These data indicate that in a chamber with nozzles of a length that is not optimal in acoustic conductivity (l / D _k = 0.13), cutting the separation sleeve by l ₁ / d ₁ = 0.66 increases the amplitude of the pulsations when the temperature regime of the oxidizing gas increases from 200 ^o C to 400 ^o C 3 times, trimming by l ₁ / d ₁ = 0.73 - 6 times already at t _gas = 300 ^o C. With elongated nozzles (l / D _k = 0.23), protruding below the middle gazovode bottom in (l ₁ / d ₁ = 0.5), the amplitude of pulsation in the cell increased by only 1.7-fold even under the conditions with _{a gas} t = 540 ^o C. in nominal operation with _gas t = 300 ^o C elongation affectation approx with l / D = 0.13 to _a l / D = 0.23 _to reduced pulsation amplitude of more than 5 times (Figure 4).

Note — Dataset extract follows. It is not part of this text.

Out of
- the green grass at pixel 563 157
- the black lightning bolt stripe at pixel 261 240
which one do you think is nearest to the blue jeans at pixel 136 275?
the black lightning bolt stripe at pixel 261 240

In FIG. Figure 3 shows the experimental dependence of the increase in completeness of fuel combustion on the cutting of the separation sleeve with a cylindrical and diffuser channel in front of the tangential openings. From this figure it follows that trimming the separation sleeve to l ₁ / D ₁ = 0.5 does not affect the completeness of fuel combustion, a further increase in trimming to l ₁ / d ₁ = 1.46 increased the completeness of fuel combustion by 3%, the diffuser the central channel immediately in front of the tangential openings - another 0.5%.

 In FIG. 1 shows a combustion chamber.

 In FIG. 2 - the central channel of the nozzles.

In FIG. 3 - dependence of the completeness of combustion on the ratio l ₁ / d ₁ .

 In FIG. 4 - dependence of the amplitude of pressure pulsations on temperature.

Общая длина центрального канала форсунки выбрана из условия обеспечения максимальной акустической проводимости.A sketch of the proposed combustion chamber is shown in FIG. 2. The combustion chamber contains a gas duct 1, wall 2 and main 3 two-component nozzles, a middle bottom 4, a fire bottom 9. The central channel 5 is made with a diameter d ₃ at the inlet, has a diffuser 6 with an output diameter d ₂ and a mixing chamber 11 with tangential openings 7 At the junction of the diffuser 6 with the mixing chamber 11, a step 10 is made equal to the diameter of the tangential holes d _t . The main nozzles 3 protrude above the middle bottom 4 and the gas duct 1 to a length l _{3 of} at least 0.5 of the total length of the central channel. The length of the mixing chamber 11 is made of length l ₁ = (1.4 ... 1.5). The gas permeability of the nozzles, equal to the ratio of the total area of the central channels of the nozzle to the area of the combustion zone 11 of the chamber, is assigned by the condition:

The total length of the central channel of the nozzle is selected from the condition of ensuring maximum acoustic conductivity.

 Oxygen-rich generator gas flows from the gas duct 1 through the central channel 5 of the nozzles 3 and through the diffuser 6 into the mixing chamber 11, using the tangential holes 7 in the mixing chamber 11, the liquid component is twisted around the gas stream and mixed with it. The resulting mixture enters the combustion zone 8. The wave energy generated in the combustion zone is carried out through the central channels of 5 nozzles in the gas duct 1, where it dissipates between the 4 nozzles protruding above the middle bottom. The maximum removal of wave energy is provided by optimizing the length and diameter of the central channel to achieve maximum acoustic conductivity.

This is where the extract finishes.